SOURCE INFORMATION ▸
----------
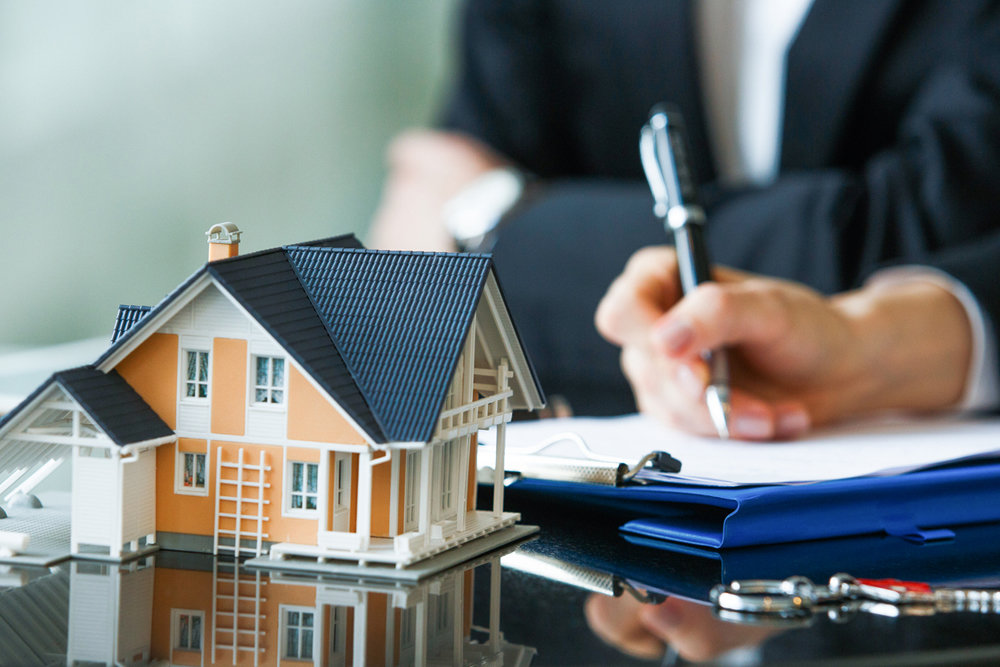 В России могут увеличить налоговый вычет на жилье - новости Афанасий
----------
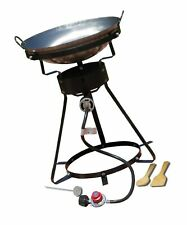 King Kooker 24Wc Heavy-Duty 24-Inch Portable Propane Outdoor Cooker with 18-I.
----------
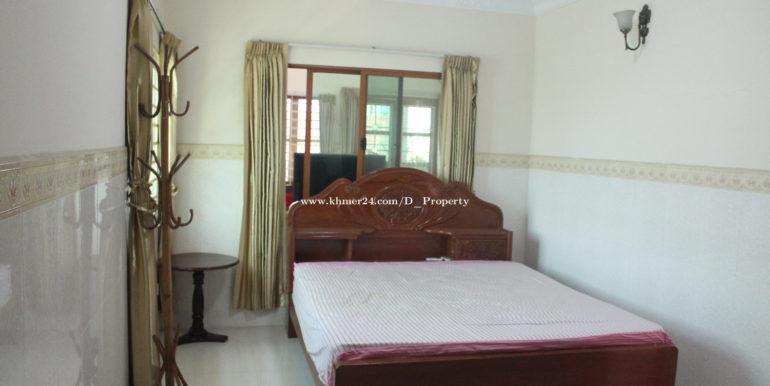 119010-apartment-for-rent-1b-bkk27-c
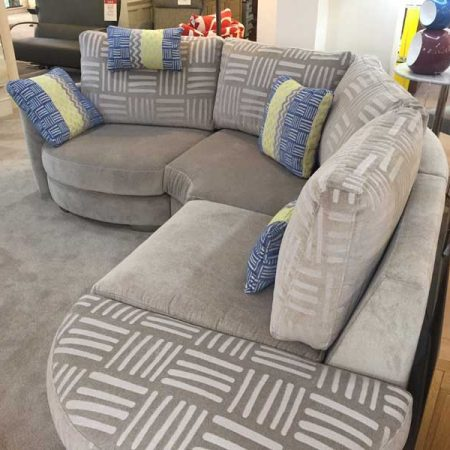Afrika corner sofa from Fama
----------
TASK DIRECTIONS ▸ Copy out exactly the material that runs from the line with "119010-apartment-for-rent-1b-bkk27-c" to the line with "Afrika corner sofa from Fama", ends included, and leave the pictures behind.

EXERCISE ANSWER ▸
 119010-apartment-for-rent-1b-bkk27-c
Afrika corner sofa from Fama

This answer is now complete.